In 2016, the government secured a $35-million Indian Export-Import (EXIM) Bank loan to set up the KSF.
An additional $24 million facility was set aside to support outgrower farmers.
The factory was commissioned on May 31, 2016 by President John Dramani Mahama to produce sugar, but it became stillborn due to a multiplicity of factors that were described as "technical and operational challenges".
Since its commissioning, the factory has been left to deteriorate.
While addressing a durbar of the chiefs and the people of Komenda in the Central Region on September 14, 2018, President Akufo-Addo gave an assurance that the government was in the process of getting a strategic investor to revive the factory.
On April 5, this year, the Minister of Trade and Industry, Mr Alan Kyerematen, also assured Parliament that a strategic investor would be named by the end of that month to acquire the assets of the factory and help operationalise it.
In November 2019, the government named Park Agrotech Ghana Limited, a Ghanaian-Indian company, as a strategic investor to revamp the KSF.
The investor was to inject $28 million into the factory between 2020 and 2023.

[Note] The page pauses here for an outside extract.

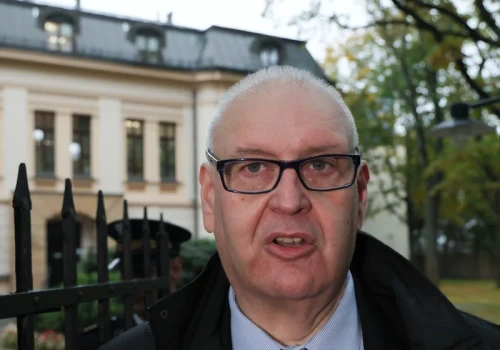 Burza w TK po ślubowaniu Macieja Berka. Święczkowski: „Wysyłam pismo do prezydenta”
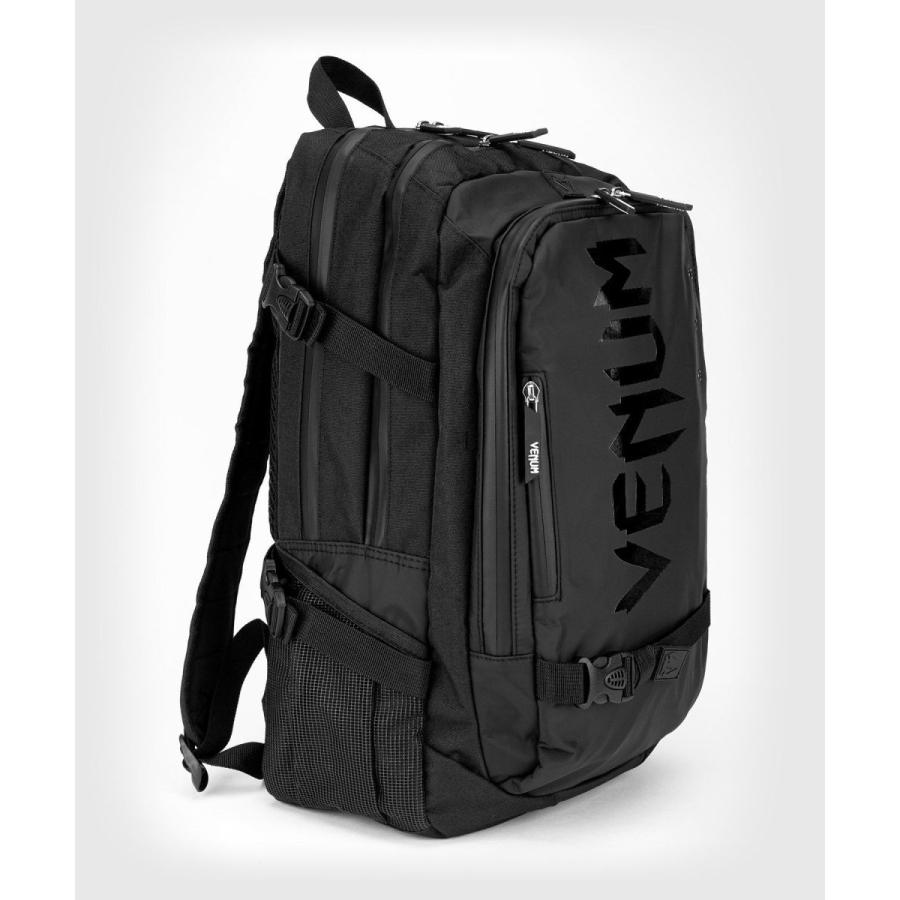 VENUM バックパック CHALLENGER PRO EVO BACKPACK (ブラック×ブラック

Park Agrotech, which emerged as the successful bidder after a rigorous selection process conducted by the accounting and advisory firm, PricewaterhouseCoopers (PwC), was expected to invest $11 million of the amount in sugarcane cultivation, $6 million to upgrade plant and machinery and $11 million as working capital to bring the ailing factory back on its feet.
In July 2020, Park Agrotech signed a memorandum of understanding (MoU) with the University of Cape Coast as part of plans to revamp the KSF.